Augmented Shock Wave Lithotripsy: In collaboration with Tim Hall, PhD in Biomedical Engineering, we are conducting research to enhance conventional shockwave lithotripsy (SWL) by applying low amplitude acoustic bursts between therapeutic lithotripsy pulses to alter the cavitation environment surrounding urinary stones. The resulting coalescence and clearing of residual nuclei and bubbles from the acoustic path improves efficiency of each lithotripsy pulse. This is a natural extension of our work on histotripsy and techniques for controlling cavitation processes. Application of this technology for SWL has the potential to markedly improve stone fragmentation, increase stone free rates, and decrease surrounding tissue injury. Although SWL is a noninvasive treatment modality, and is favored by patients in many cases, it has experienced a decreased pattern of utilization compared to ureteroscopy, largely a result of inferior stone free rates. Successful application of this research will improve SWL efficiency and lead to better outcomes for patients. As implementation of this technology can likely be accomplished without altering commercial SWL systems, diffusion of this technology is expected to be rapid, affording urologists and their patients, improved options for urinary stone treatment.

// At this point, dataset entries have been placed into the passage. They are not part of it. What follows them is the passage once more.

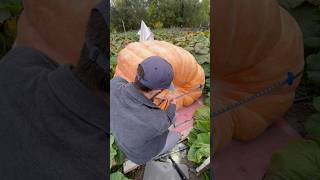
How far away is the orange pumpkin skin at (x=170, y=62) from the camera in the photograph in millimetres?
828

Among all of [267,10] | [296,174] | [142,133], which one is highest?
[267,10]

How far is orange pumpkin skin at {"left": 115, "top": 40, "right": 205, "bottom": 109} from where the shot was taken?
0.83 m

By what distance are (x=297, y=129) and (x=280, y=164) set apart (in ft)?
0.30

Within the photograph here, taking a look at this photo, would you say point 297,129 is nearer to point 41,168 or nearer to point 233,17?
point 233,17

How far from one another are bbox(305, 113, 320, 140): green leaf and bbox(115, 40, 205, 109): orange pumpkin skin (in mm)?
262

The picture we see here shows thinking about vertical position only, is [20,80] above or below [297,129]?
above

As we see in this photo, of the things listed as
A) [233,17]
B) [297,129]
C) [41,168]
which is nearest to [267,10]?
[233,17]

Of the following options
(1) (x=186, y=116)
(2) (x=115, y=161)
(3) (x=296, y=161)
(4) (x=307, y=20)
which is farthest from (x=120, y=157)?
(4) (x=307, y=20)

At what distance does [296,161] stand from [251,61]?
0.82 ft

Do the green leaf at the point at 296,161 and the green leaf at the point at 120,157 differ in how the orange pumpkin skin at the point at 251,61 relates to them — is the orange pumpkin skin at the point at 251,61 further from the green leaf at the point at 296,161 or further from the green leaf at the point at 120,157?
the green leaf at the point at 120,157

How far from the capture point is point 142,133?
860 millimetres

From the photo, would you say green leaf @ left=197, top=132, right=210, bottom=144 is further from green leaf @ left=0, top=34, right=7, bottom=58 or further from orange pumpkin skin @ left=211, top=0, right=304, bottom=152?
green leaf @ left=0, top=34, right=7, bottom=58

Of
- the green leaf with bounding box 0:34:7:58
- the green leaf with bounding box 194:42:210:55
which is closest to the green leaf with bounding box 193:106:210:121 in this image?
the green leaf with bounding box 194:42:210:55

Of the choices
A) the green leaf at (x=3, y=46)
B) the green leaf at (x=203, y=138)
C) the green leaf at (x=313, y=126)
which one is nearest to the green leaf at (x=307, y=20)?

Laser Lithotripsy: Led by Khurshid Ghani, MD, and with support of extra-mural funding, we are exploring new techniques utilizing high power holmium laser energy to more efficiently fragment and disintegrate kidney and ureteral stones. Conventional techniques involve fragmentation and time consuming retrieval of fragments. However, very fine fragmentation (stone dusting) is achievable thus allowing spontaneous passage of sand like stone material (called dust) and very small fragments. We are actively researching laser parameters and techniques to optimally and reliably produce stone dusting across a heterogeneous spectrum of stone composition. Additionally, efforts are underway to characterize laser-stone interactions with high-speed imaging, evaluate thermal safety of these higher-power techniques, and development of new devices to facilitate clearance of stone debris. We also have a strong collaboration with Prof. Adam Matzger, Professor in Chemistry, to understand structural stone factors that affect holmium laser fragmentation efficiency, and to develop improved stone models that can be used for urinary stone research. Our findings will help us understand what aspects of macro and microstructural urinary stone detail are important for laser fragmentation.
Device development: We are developing devices to improve the efficiency of ureteroscopic stone surgery. These include ancillary instruments to stabilize the stone for laser lithotripsy, as well as a project with biomechanical engineering to create a new endoscope to aid with stone dusting. This project was awarded first prize at the 2018 national Biomedical Mechanical Engineering IDEA competition, and is currently supported by a Kickstarter Award from Fast Forward Medical Innovation.